-- Supplied information follows --

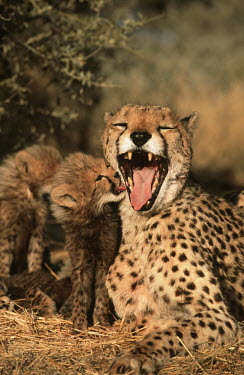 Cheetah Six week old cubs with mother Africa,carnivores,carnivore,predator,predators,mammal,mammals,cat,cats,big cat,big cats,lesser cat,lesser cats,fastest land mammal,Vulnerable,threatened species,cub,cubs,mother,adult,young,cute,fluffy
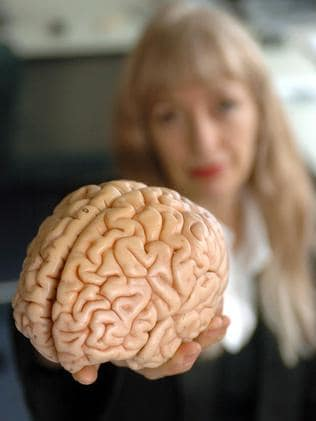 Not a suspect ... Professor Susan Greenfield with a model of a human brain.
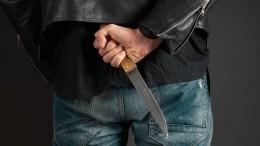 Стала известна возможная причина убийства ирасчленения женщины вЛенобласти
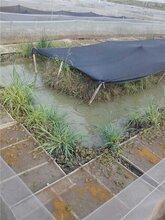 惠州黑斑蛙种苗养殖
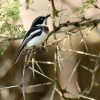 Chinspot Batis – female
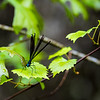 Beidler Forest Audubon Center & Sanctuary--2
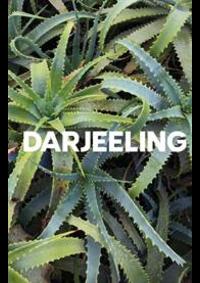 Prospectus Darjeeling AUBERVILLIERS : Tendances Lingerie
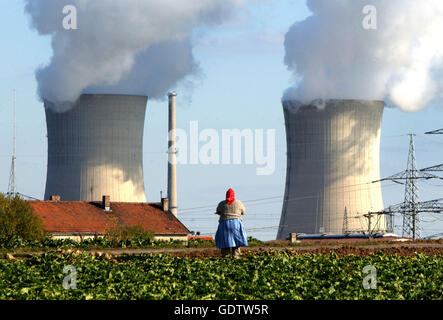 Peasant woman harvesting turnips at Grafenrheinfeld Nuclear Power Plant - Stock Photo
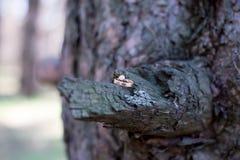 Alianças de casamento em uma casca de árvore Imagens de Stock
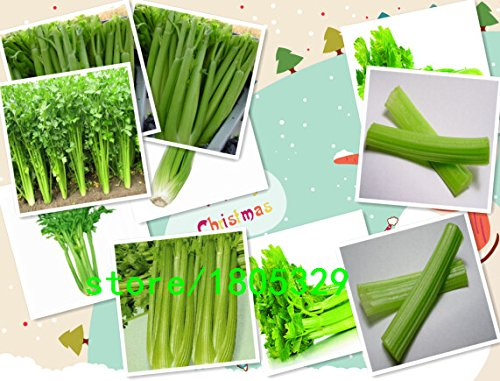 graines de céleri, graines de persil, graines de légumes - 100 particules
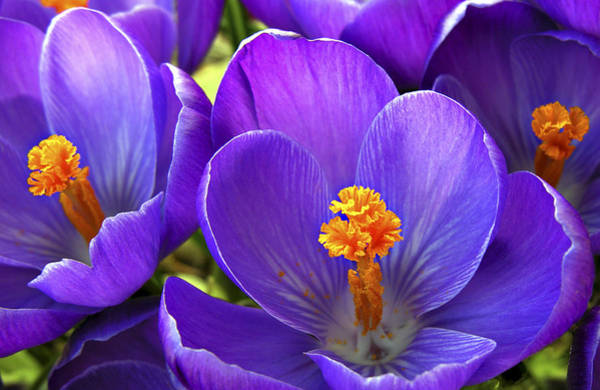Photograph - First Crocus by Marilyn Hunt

-- Supplied information concluded --
-- Supplied information follows --

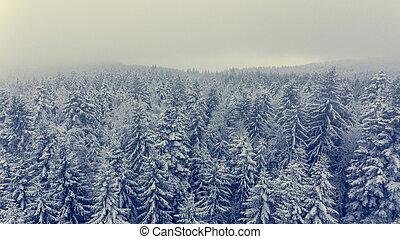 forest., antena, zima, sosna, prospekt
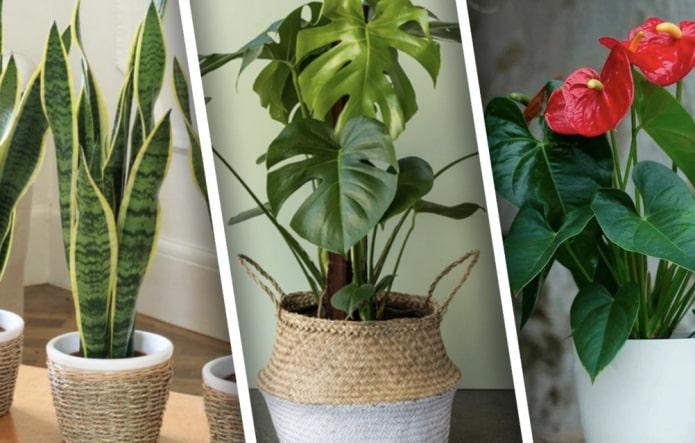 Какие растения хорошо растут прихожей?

-- Supplied information concluded --

§ **What you will do**
With the pictures removed from your copy, retype the lines above from the one that contains "Cheetah Six week" through the one that contains "Photograph - First Crocus by Marilyn Hunt", exactly.

§ **Answer section**
 Cheetah Six week old cubs with mother Africa,carnivores,carnivore,predator,predators,mammal,mammals,cat,cats,big cat,big cats,lesser cat,lesser cats,fastest land mammal,Vulnerable,threatened species,cub,cubs,mother,adult,young,cute,fluffy
 Not a suspect ... Professor Susan Greenfield with a model of a human brain.
 Стала известна возможная причина убийства ирасчленения женщины вЛенобласти
 惠州黑斑蛙种苗养殖
 Chinspot Batis – female
 Beidler Forest Audubon Center & Sanctuary--2
 Prospectus Darjeeling AUBERVILLIERS : Tendances Lingerie
 Peasant woman harvesting turnips at Grafenrheinfeld Nuclear Power Plant - Stock Photo
 Alianças de casamento em uma casca de árvore Imagens de Stock
 graines de céleri, graines de persil, graines de légumes - 100 particules
Photograph - First Crocus by Marilyn Hunt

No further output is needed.